• **Prompt**: Copy out every line of the material below word for word, changing nothing.

• **Stored items**:
-- START --
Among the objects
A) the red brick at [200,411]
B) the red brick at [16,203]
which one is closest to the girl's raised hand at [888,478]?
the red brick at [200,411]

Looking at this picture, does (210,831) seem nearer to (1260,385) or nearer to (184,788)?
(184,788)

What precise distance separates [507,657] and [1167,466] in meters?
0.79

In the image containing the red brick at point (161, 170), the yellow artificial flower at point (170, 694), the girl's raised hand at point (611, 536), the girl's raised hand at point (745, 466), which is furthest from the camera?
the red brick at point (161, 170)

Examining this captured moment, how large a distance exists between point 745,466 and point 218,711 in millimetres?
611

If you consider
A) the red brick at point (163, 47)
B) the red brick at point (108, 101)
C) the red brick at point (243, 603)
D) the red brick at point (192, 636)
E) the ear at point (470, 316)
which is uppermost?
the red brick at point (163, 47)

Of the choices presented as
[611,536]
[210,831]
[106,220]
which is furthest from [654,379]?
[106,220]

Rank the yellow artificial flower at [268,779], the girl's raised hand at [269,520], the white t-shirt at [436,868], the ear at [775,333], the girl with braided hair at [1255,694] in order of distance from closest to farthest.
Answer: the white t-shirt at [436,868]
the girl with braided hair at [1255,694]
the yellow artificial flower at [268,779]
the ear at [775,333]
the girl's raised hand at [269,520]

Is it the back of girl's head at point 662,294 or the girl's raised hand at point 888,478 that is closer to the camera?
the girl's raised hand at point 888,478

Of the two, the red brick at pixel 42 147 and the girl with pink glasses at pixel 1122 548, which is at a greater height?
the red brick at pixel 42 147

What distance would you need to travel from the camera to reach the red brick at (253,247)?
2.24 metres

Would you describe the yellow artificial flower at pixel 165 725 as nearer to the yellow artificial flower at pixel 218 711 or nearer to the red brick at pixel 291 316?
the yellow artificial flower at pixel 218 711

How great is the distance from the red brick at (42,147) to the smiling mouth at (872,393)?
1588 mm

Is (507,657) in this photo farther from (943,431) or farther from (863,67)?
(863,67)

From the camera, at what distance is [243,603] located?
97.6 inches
-- END --
• **Response to this exercise**:
Among the objects
A) the red brick at [200,411]
B) the red brick at [16,203]
which one is closest to the girl's raised hand at [888,478]?
the red brick at [200,411]

Looking at this picture, does (210,831) seem nearer to (1260,385) or nearer to (184,788)?
(184,788)

What precise distance separates [507,657] and [1167,466] in meters?
0.79

In the image containing the red brick at point (161, 170), the yellow artificial flower at point (170, 694), the girl's raised hand at point (611, 536), the girl's raised hand at point (745, 466), which is furthest from the camera?
the red brick at point (161, 170)

Examining this captured moment, how large a distance exists between point 745,466 and point 218,711 in millimetres?
611

If you consider
A) the red brick at point (163, 47)
B) the red brick at point (108, 101)
C) the red brick at point (243, 603)
D) the red brick at point (192, 636)
E) the ear at point (470, 316)
which is uppermost?
the red brick at point (163, 47)

Of the choices presented as
[611,536]
[210,831]
[106,220]
which is furthest from [654,379]?
[106,220]

Rank the yellow artificial flower at [268,779], the girl's raised hand at [269,520], the white t-shirt at [436,868], the ear at [775,333], the girl with braided hair at [1255,694] in order of distance from closest to farthest.
Answer: the white t-shirt at [436,868]
the girl with braided hair at [1255,694]
the yellow artificial flower at [268,779]
the ear at [775,333]
the girl's raised hand at [269,520]

Is it the back of girl's head at point 662,294 or the girl's raised hand at point 888,478 that is closer to the camera?
the girl's raised hand at point 888,478

Of the two, the red brick at pixel 42 147 and the girl with pink glasses at pixel 1122 548, which is at a greater height?
the red brick at pixel 42 147

What distance would you need to travel from the camera to reach the red brick at (253,247)?
2.24 metres

Would you describe the yellow artificial flower at pixel 165 725 as nearer to the yellow artificial flower at pixel 218 711 or nearer to the red brick at pixel 291 316?
the yellow artificial flower at pixel 218 711

How great is the distance from the red brick at (42,147) to the smiling mouth at (872,393)?
1588 mm

Is (507,657) in this photo farther from (943,431) or farther from (863,67)?
(863,67)

From the camera, at what distance is [243,603] located?
97.6 inches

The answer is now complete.